All right, so I've had a chance to play around with things on this Cr-48 Chrome OS notebook, and have discovered some interesting details and features.
There is an ambient light sensor to the right of the camera. I noticed this the other day as I was moving the notebook around and the screen was changing brightness. The screen dims when the room is dark and vice-versa. I'm easily amused.
I found and flipped the developer switch under the black tape and battery. (Warning: this erases your data partition, but you're "in the cloud" anyway so it shouldn't matter a whole lot.) Now whenever booting up I'm greeted with a "sadface" blue notebook saying that verification is turned off, and have to press Ctrl-D to skip it -- but for the benefits I think that's a minor annoyance. Developer mode lets you use the terminal and grants root access; no need to "root" the device via some hack or security issue.
Speaking of partitions, it has twelve! The first is the "state" partition that stores all of your local data. Interesting to note is that all of your Chrome data (history, passwords, etc) is encrypted with eCryptfs and is mounted on login, so if someone were to steal your notebook you'd still be safe.
The next six partitions are copies of the OS. Partitions 2, 4, and 6 contain boot kernels, and 3, 5, and 7 contain the OS data itself. This is to safeguard against a failed software update; the bootloader will detect when one parition fails to boot and should (if I'm reading this right) fail over to the next. This also allows you to install a custom OS on the third set of partitions: see the Chromium documentation for information on how to install Ubuntu.
Partition 8 is marked "OEM," and I'm not entirely sure if it's even used on this model. 9, 10, and 11 are all "reserved", and 12 is the EFI system partition.
I think I'll keep this in developer mode for a while and see if there's anything else interesting to uncover. It can be a pain to switch back and forth since on first dev-mode boot you have to wait 5 minutes for it to erase your user data, but that's a safe precaution.
A few days ago, I ordered a book for my classes next quarter on Amazon. Came back home today thinking that it might have arrived, and found a package on my doorstep. I quickly opened it up to make sure it was the right book, and, wait... what is that?
Well, that's some interesting packaging... let's see if the book is still in there... wait... WHAT?
Oh my. That's one of those fancy Cr-48 "Pilot" notebooks. On my doorstep. And in my hands.
A little backstory: a few days ago, I noticed a small banner on the top of Chromium, asking if I wanted to help test out Chrome OS. "Sure," I thought, "why not." Filled out a quick developer application and submitted, not thinking much of it. Never did I believe I'd actually have one in my hands.

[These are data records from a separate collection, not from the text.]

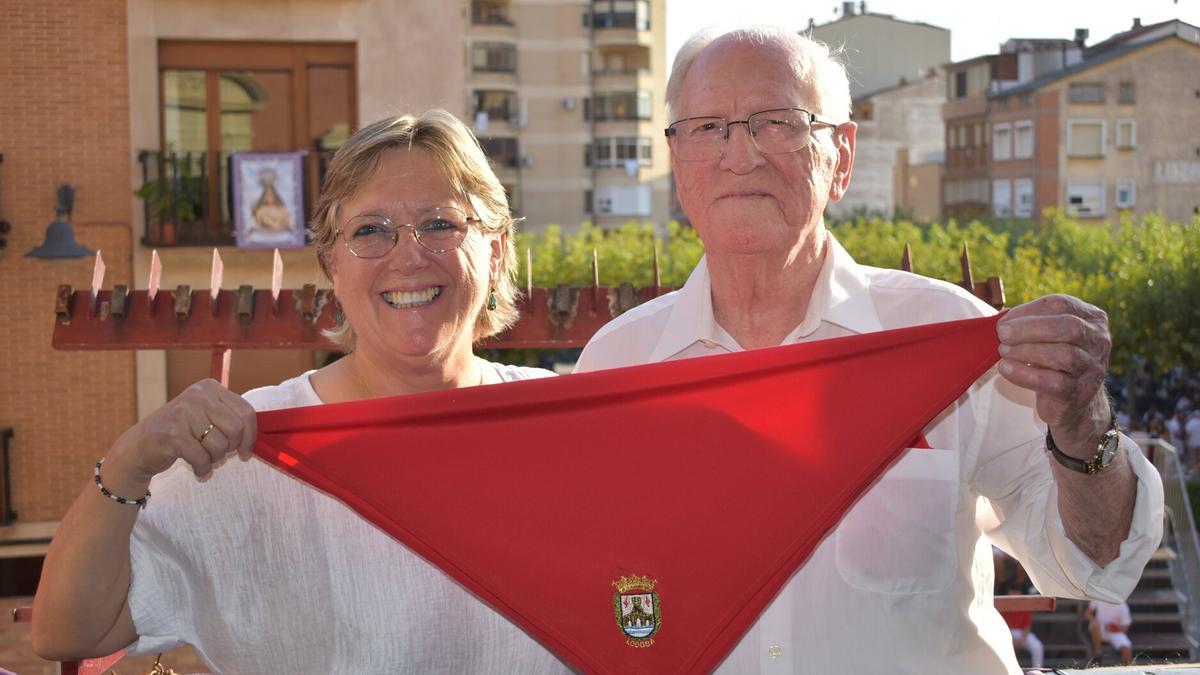 Mª Jesús Martínez y su padre, Jesús Mª Martínez.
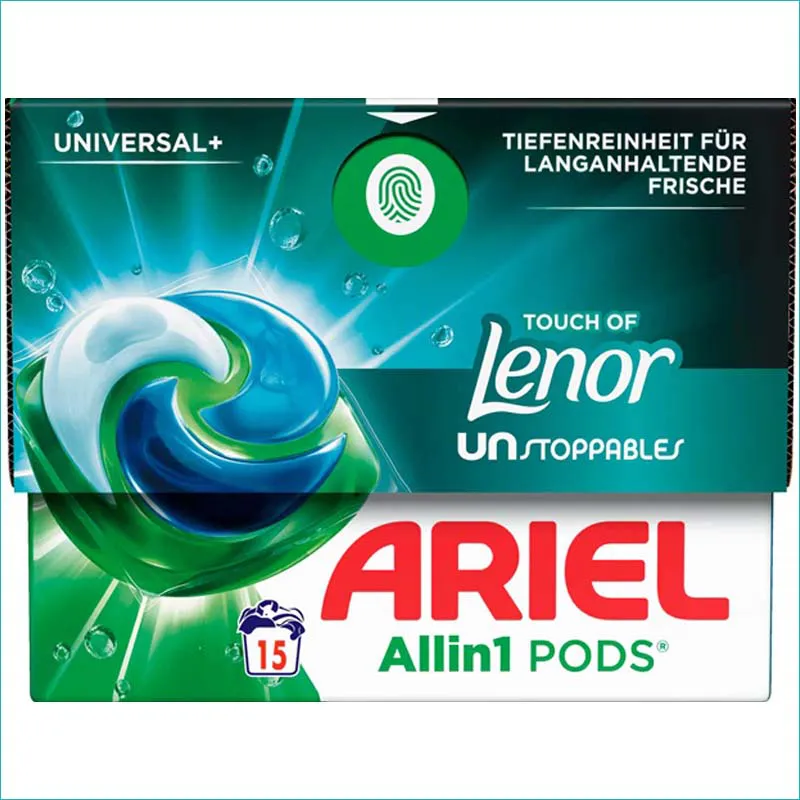 Ariel kapsułki do prania 15szt. Universal+Lenor /4/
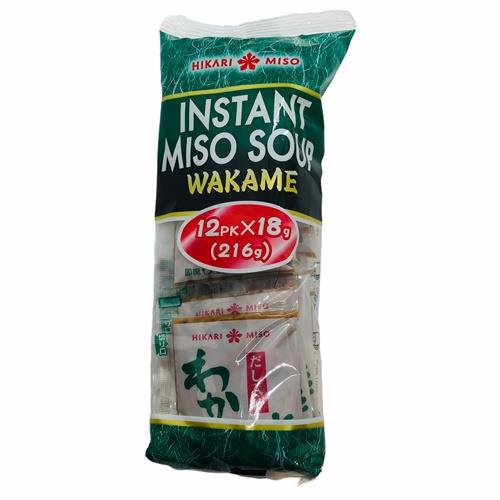 Miso Soup Instant Wakame (Hikari) 12x18g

Let's dive in. Here's the small info sheet:
Fun fact: this thing comes with 2 years of free data on Verizon, up to 100 MB per month. I just had to create an account and on it went. I think that's pretty damn sweet.
Quite a snazzy boot screen. It takes only a few seconds for it to turn on cold. The thing is rumored to be able to idle for a week. I've left it idle for quite some time already, and I still haven't even charged it.
Here's the sign-in, which uses your Google account, or allows Guest mode, which is basically Incognito.
And here's that keyboard that is causing Internet flamewars:
Beautiful, in my opinion. No caps lock, and the F-keys have been re-purposed for a netbook.
Finally, here's the main screen. It's Chrome, with some applications pre-installed. The moment I first signed in, I was automatically connected with Gmail, Talk, and a plethora of other services, all which can be managed on this home screen. Interesting thing to note is that the Settings dialog on Chrome/Chromium is a set of webpages here, with some OS settings added in.
I loved this line in the safety card: "This product contains small parts, which may present a choking hazard to small children, as well as men who have not emotionally matured."
All in all, this is a pretty sweet setup. I've found and reported a few bugs already, but my experience has been great. Huge props to Google for getting one of these sent out less than 48 hours after I filled out the form. Heck, thanks Google for sending one, period. You've got me hooked.
(Aside: I'm going to be switching around blogging engines here, so there may be some broken links every now and then. I apologize in advance.)